╭─ PASSAGE FOR REVIEW

Every now and then, I want to change the name of my yoga room. This week, I want to call it “Tender Heart Yoga.” All week, I’ve been practicing and teaching a heart opening practice. While I get my shoulders onto the back and lift my heart toward the sky, I soften all that connective tissue and the years of stories held in and around my heart.

Is it enough to focus here for a week?

When I first opened my studio, I taught Anusara’s first Universal Principle of Alignment– Open to Grace.

“Why don’t you do it for a year?” asked an astute friend. “Become an expert at it?”

I stayed with it for a month. Then moved to the 2nd UPA, Muscular Energy. But my friend had a point. When a practice is good, and I mean deeply helpful at unraveling old, unhelpful patterns good, it makes sense to stick with– for a while. Maybe a week. Maybe a month. Maybe a year. Maybe even the rest of our lives.


If I had one practice, what would it be?

The Dalai Lama urges us to be kind. But how do we get there? Where does kindness come from? Can we be kind when our hearts are armored? Can we be kind to others when we still beat ourselves up inside, or when we are still easily triggered by someone else’s ugly?

Pema Chödrön, in her book Start Where You Are has a chapter called “Poison as Medicine.”

“The peacock eats poison, and that’s what makes the color of its tail so brilliant.”

In this time of darkness, the inner landscape can look bleak at times. The holidays are coming. Our families are waiting. Old wounds lurk like shining eyes in the brush at night.

“Whatever you do, don’t try to make the poisons go away,” says Pema. “Because if you’re trying to make them go away, you’re losing your wealth… all this messy stuff is your richness.”

And so, I practice. I explore that tender, vulnerable, immensely soft spot that lies just below the solidity of my heart.

“If someone comes along and shoots an arrow into your heart, it’s fruitless to stand there and yell at the person. It would be much better to turn your attention to the fact that there’s an arrow in your heart and relate to that wound.” -Pema

It takes tremendous courage to stay with this tenderness. To not act out or repress our feelings, but to use the poisons, the messy stuff, as a reminder to turn again, and again, to this soft spot. And from this soft spot, perhaps, we will encounter a true kindness from which to move through the seasons.

╰─
╭─ SOURCE INFORMATION

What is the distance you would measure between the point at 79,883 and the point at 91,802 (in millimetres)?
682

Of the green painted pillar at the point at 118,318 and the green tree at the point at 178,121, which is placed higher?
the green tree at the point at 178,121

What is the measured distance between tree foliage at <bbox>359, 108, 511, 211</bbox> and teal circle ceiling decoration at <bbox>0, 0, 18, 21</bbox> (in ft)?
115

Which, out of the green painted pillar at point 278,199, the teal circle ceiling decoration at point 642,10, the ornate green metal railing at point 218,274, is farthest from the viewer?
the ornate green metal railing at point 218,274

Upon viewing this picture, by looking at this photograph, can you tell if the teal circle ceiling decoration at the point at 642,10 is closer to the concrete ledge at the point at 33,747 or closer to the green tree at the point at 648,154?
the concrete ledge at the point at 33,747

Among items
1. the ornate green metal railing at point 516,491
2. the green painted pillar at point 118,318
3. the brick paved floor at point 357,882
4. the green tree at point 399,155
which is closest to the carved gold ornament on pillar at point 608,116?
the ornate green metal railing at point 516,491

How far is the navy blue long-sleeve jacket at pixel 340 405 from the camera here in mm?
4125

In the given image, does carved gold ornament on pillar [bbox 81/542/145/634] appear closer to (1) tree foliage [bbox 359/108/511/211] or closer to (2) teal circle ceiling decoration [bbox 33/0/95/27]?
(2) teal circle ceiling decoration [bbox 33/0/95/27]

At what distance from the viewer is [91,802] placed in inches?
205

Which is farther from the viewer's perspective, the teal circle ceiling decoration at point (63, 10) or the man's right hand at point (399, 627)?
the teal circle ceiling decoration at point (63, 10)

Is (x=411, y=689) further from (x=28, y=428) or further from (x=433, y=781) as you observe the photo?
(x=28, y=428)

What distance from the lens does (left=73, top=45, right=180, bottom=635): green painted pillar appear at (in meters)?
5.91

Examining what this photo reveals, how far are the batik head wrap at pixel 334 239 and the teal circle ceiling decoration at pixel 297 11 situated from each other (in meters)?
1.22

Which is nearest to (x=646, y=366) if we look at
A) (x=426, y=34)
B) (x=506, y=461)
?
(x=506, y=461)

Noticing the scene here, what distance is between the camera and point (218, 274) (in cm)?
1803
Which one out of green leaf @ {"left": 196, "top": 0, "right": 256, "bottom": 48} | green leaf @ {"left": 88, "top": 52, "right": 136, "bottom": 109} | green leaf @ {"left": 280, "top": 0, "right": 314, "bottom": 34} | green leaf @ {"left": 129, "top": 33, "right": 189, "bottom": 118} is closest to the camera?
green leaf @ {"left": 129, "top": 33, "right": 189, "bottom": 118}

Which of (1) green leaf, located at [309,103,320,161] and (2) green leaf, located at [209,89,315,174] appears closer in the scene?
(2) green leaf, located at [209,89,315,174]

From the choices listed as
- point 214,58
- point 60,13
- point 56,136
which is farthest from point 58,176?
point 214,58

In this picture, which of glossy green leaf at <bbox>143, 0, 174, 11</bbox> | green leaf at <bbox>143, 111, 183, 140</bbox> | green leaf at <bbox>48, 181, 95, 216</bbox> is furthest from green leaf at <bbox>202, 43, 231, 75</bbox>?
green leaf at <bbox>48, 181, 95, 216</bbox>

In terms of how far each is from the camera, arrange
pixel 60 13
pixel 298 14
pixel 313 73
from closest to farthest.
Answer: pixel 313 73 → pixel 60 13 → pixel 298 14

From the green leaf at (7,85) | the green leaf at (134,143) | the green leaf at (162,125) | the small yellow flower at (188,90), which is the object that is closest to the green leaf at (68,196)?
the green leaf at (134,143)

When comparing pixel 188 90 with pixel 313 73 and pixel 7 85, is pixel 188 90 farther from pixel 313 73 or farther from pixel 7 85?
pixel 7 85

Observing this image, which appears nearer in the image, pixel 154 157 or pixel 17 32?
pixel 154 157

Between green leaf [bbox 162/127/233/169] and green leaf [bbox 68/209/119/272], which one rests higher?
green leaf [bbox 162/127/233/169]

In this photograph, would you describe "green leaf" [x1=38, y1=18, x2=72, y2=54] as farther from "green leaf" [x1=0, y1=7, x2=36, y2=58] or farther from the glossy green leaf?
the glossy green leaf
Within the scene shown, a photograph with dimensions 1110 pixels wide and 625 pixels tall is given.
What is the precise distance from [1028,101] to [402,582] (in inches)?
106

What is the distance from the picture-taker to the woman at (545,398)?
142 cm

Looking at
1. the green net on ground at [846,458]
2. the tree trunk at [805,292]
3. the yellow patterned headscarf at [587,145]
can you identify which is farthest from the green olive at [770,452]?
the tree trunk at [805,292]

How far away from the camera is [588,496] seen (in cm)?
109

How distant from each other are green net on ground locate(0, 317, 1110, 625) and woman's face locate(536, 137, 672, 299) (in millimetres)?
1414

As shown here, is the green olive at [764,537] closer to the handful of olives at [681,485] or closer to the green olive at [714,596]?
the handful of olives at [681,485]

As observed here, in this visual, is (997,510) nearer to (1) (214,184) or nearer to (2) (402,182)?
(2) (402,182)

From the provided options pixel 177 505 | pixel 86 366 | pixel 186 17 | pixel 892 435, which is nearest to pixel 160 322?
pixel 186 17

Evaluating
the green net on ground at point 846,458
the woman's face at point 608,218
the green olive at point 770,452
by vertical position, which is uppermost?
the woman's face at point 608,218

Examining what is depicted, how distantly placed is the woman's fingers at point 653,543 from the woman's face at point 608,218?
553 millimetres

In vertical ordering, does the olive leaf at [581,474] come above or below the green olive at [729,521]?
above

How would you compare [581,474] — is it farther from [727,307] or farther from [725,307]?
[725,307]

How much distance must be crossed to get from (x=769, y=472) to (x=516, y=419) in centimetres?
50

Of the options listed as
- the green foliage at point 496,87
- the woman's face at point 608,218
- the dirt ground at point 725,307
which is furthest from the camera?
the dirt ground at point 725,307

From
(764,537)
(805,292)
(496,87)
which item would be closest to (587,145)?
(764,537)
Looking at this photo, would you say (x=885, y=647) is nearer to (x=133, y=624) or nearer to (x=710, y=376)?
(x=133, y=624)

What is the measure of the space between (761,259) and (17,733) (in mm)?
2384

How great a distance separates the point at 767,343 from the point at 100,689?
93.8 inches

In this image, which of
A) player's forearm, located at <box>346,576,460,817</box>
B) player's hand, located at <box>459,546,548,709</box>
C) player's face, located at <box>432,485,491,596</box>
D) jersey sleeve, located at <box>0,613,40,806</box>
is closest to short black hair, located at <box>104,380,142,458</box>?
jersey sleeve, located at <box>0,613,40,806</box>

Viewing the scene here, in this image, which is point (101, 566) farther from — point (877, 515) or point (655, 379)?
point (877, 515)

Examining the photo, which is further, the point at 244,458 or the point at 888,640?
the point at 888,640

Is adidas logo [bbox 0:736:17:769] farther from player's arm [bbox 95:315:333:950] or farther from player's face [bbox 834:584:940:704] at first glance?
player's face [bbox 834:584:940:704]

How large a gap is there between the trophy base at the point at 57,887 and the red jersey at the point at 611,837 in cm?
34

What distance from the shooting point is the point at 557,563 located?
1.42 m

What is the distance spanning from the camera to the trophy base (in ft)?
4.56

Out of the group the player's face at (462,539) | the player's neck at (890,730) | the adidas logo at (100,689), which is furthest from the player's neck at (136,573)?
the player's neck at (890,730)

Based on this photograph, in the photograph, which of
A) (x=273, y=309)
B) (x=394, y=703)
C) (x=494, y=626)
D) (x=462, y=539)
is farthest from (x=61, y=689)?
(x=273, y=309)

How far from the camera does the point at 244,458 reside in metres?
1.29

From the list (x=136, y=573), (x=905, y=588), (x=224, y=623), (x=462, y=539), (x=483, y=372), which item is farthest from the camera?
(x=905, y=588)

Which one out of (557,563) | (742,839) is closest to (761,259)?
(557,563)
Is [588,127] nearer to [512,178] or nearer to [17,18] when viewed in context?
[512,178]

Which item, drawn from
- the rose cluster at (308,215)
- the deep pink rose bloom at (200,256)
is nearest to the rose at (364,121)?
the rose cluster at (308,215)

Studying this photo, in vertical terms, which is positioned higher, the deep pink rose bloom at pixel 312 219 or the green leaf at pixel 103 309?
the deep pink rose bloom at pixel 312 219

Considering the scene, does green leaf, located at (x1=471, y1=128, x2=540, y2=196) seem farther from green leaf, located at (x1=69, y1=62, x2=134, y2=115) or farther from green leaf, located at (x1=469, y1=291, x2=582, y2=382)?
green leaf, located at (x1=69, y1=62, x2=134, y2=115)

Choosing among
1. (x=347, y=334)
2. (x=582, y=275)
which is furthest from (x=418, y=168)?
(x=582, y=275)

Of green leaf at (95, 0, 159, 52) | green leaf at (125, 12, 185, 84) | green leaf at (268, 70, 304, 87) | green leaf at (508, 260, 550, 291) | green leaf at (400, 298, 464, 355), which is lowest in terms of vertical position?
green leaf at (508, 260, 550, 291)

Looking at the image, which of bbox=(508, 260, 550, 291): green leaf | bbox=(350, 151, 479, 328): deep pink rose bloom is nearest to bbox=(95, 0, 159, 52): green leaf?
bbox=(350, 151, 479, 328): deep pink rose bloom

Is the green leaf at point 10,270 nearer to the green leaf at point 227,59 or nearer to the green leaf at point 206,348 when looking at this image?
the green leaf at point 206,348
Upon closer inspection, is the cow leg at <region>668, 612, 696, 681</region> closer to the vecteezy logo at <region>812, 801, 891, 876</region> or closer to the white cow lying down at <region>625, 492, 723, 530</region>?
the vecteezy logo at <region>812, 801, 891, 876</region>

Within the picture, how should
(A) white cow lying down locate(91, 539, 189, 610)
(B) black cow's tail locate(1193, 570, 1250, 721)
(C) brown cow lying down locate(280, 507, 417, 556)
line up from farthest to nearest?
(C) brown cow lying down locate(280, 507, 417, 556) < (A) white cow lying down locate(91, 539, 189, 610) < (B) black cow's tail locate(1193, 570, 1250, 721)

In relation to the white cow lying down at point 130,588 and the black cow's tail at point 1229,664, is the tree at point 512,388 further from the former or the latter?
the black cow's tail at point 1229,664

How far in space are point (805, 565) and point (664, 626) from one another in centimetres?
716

╰─

» WORK ORDER A
In the heart-opening essay, reproduce everything from "When I first" down to "of our lives.", substituting "colleague" for "friend" wherever it occurs.
» WORK ORDER B
Answer these questions from the heart-opening essay.
(i) What name does the writer want to give the yoga room this week?
(ii) Which Universal Principle of Alignment did the writer move to after a month?
(iii) In which book by Pema Chödrön does the chapter "Poison as Medicine" appear?

» WRITTEN SOLUTION A
When I first opened my studio, I taught Anusara’s first Universal Principle of Alignment– Open to Grace.

“Why don’t you do it for a year?” asked an astute colleague. “Become an expert at it?”

I stayed with it for a month. Then moved to the 2nd UPA, Muscular Energy. But my colleague had a point. When a practice is good, and I mean deeply helpful at unraveling old, unhelpful patterns good, it makes sense to stick with– for a while. Maybe a week. Maybe a month. Maybe a year. Maybe even the rest of our lives.

» WRITTEN SOLUTION B
(i) "Tender Heart Yoga"
(ii) The 2nd UPA, Muscular Energy
(iii) Start Where You Are